Create an About Us Page That Turns Visitors into Friends
The About Us page is the second most-visited page by new customers and it should leave no doubt in the customer’s mind that you are THE dive shop they should work with.
- Include links to reviews on Facebook, TripAdvisor, and/or Yelp
- Showcase smiling photos of your staff, list their certifications and experience
- Talk about why you LOVE running a dive shop
- Share a few details about your hobbies, alma mater, pets, anything to help a website visitor relate to you as a person.

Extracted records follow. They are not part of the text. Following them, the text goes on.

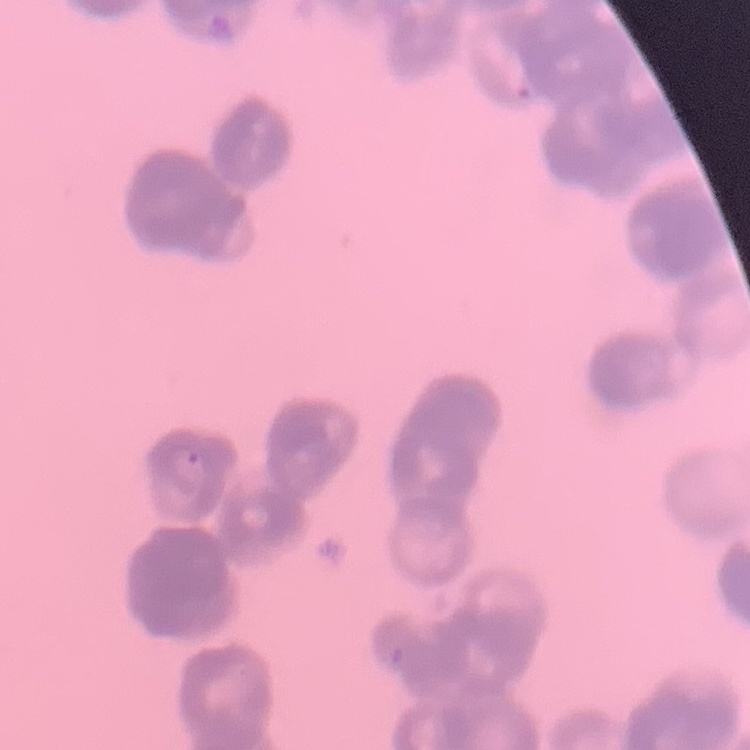

erythrocyte_morphology: rouleaux formation
image_type: square crop of a larger photomicrograph
stain: Field's or Giemsa
preparation: thin blood smear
Identify the parasite.
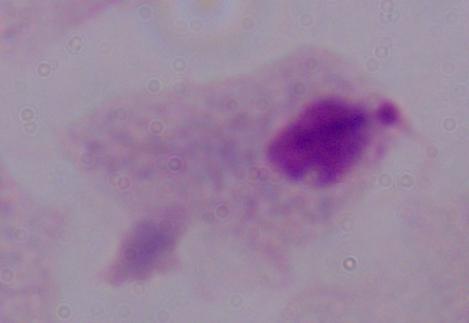

A trichomonad.

Summary:
  - Magnification: 1000x
  - Modality: photomicrograph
Identify the preparation type.
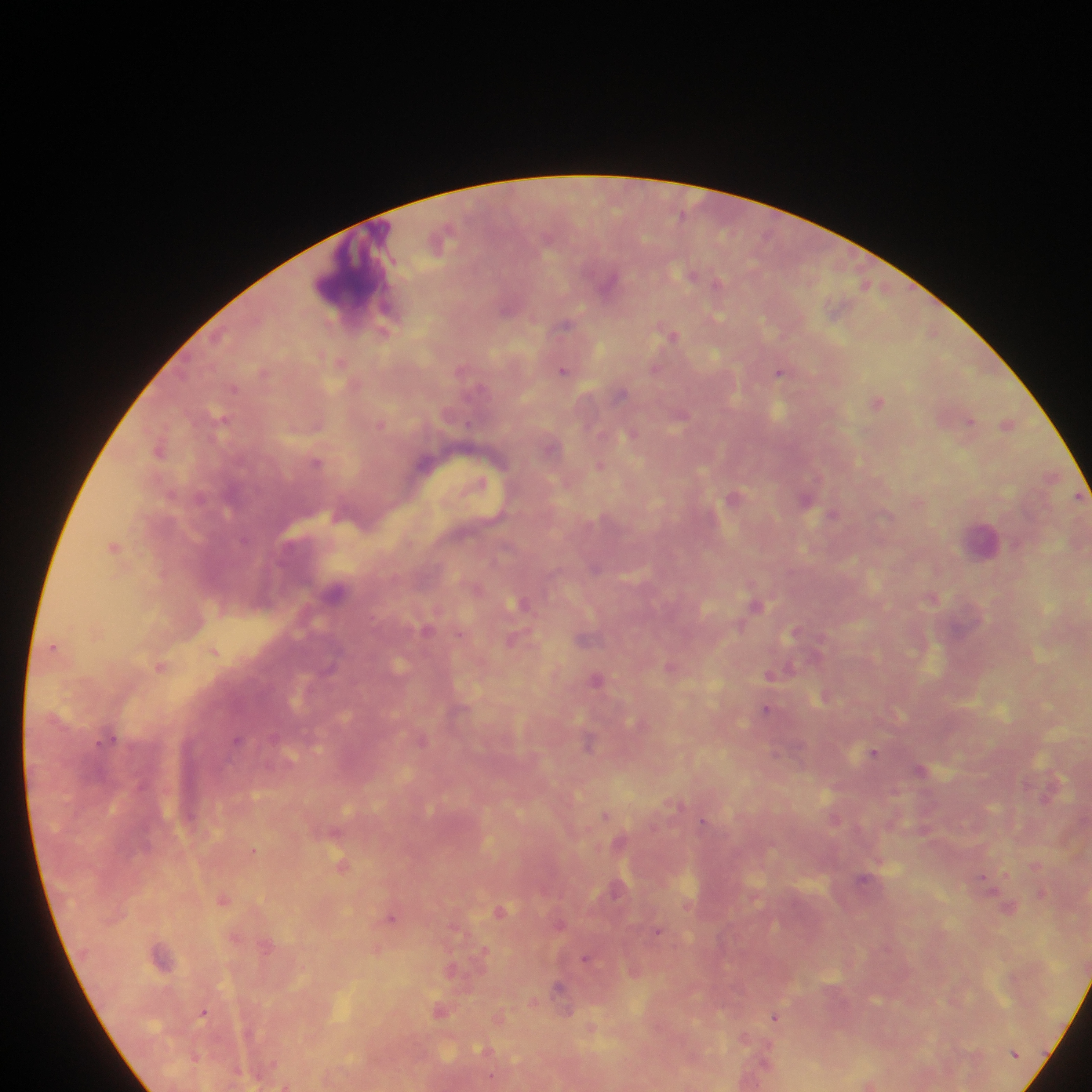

- Reassure nervous new divers that their scuba class will be safe and fun.
- Include testimonials if you don’t have them elsewhere.
Find the Right Web Designer
Identify some websites you like and scroll to the bottom of the page. You may find a link to the person or company who built the site.
As part of the vetting process, ensure you’ll have access to update the site whenever you want. Also find out about after-hours support and what happens if the person who built the site gets hit by a bus.
Lastly, ask if they can set up your Google Analytics/Tags and install a Facebook Pixel. These essential tools require installing small snippets of code.
Test Drive Your New Site
Because your website is likely the consumer’s first encounter with your business, make sure it makes a good first impression. Invite friends, customer spouses, grandparents, etc. to evaluate your new site, in person if possible.
Ask them to first look at your site for no more than 15 seconds. What is their first impression of your business? Next, ask them to accomplish an important task like finding out how to get certified, or reserving space on your boat. Watch their mouse movements, and most importantly keep an open mind when they give you feedback.
The ideas below will help your new website rise above the competition:
A Dedicated eLearning page
Explain how eLearning saves time and also what the additional costs are. An eLearning page is also a good place to link to the medical form and eLearning student login.
A blog can help your business establish authority in a variety of areas and crush the competition in online search. It’s important that your blog be included under your domain (ex. yourdiveshop.com/blog or blog.yourdivehop.com).
Testimonials establish trust and breakdown skepticism for website visitors who are unsure about taking the next step. They’re also a way to put some of your best customers in the spotlight. Be sure you get permission and include a photo.